How is glucose stored?

Plants and animals store glucose in more stable polymers

• Glucose and other sugars on their own are called monosaccharides

• Sugars are stored as polysaccharides

What is glycogen?

A type of polysaccharide that animals make

• Branching polymer

• ~75% in muscle tissues and 25% in the liver → MOST tissues cannot create glycogen

• Cannot be transported, must be metabolized where it’s made

• Muscle never shares liberated glucose, but liver does

What happens in the glycogen synthesis pathway?
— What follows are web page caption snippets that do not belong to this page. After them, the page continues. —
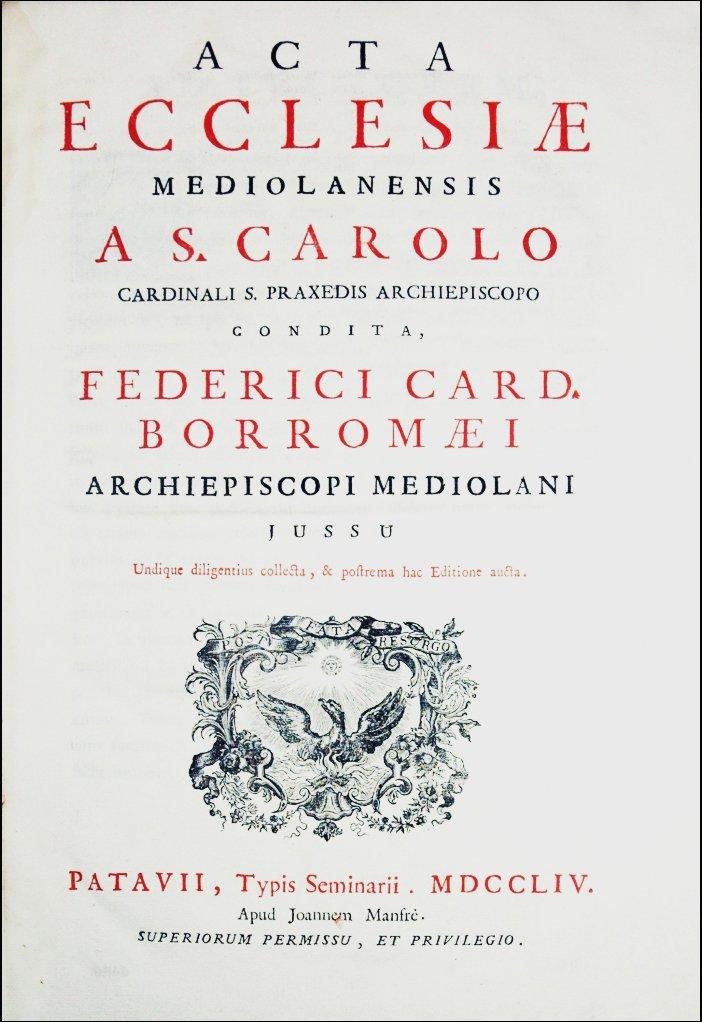 [Canon Law] Acta Mediolanensis 1754, 2 vols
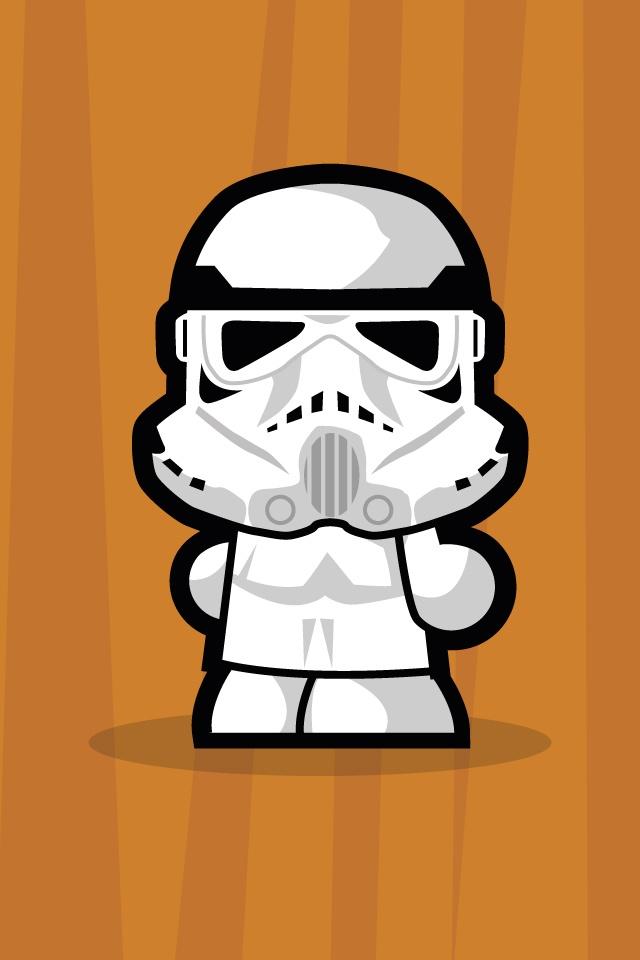 Stormtrooper Vector : stormtrooper, vector, Vector, Imperial, Stormtrooper, Download, IPad/iPad2, Wallpaper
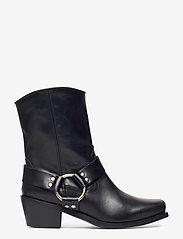 Henry Kole - Hazel Leather Black - ankelstøvler med hæl - black - 1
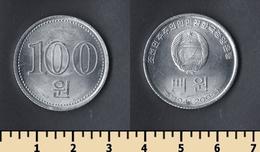 North Korea 100 Won 2005 - Korea (Nord-)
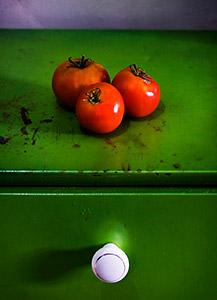 © Damien Guillaume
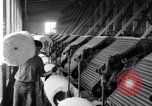 Image of refining raw cotton United States USA, 1922, second 10 stock footage video 65675030182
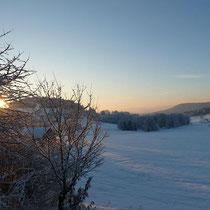 Landhaus Wildfeuer: Panoramablick im Winter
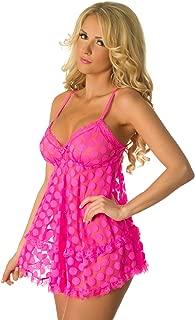 Best hot pink lingerie Reviews
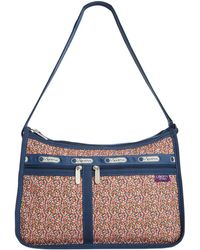 LeSportsac Liberty Deluxe Every Day Bag - Lyst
• Glucose-6-P (G6P) is converted to glucose-1-P (G1P) by phosphoglucomutase

• G1P is attached to a UDP to facilitate addition to growing chain

• UDP is lost during chain addition

What is the breakdown process in glycogen metabolism (liver metabolic degradation of glycogen)?

Glycogen phosphorylase uses inorganic phosphate (Pi) to convert glycogen to G1P

• Phosphoglucomutase (PGM) moves the phosphate group from C1 to C6, turning G1P to G6P

• Energy can go to the liver itself (glycolysis if liver itself needs energy) or to the brain and muscles (G6Pase removes phosphate from G6P, allowing glucose to exit the liver)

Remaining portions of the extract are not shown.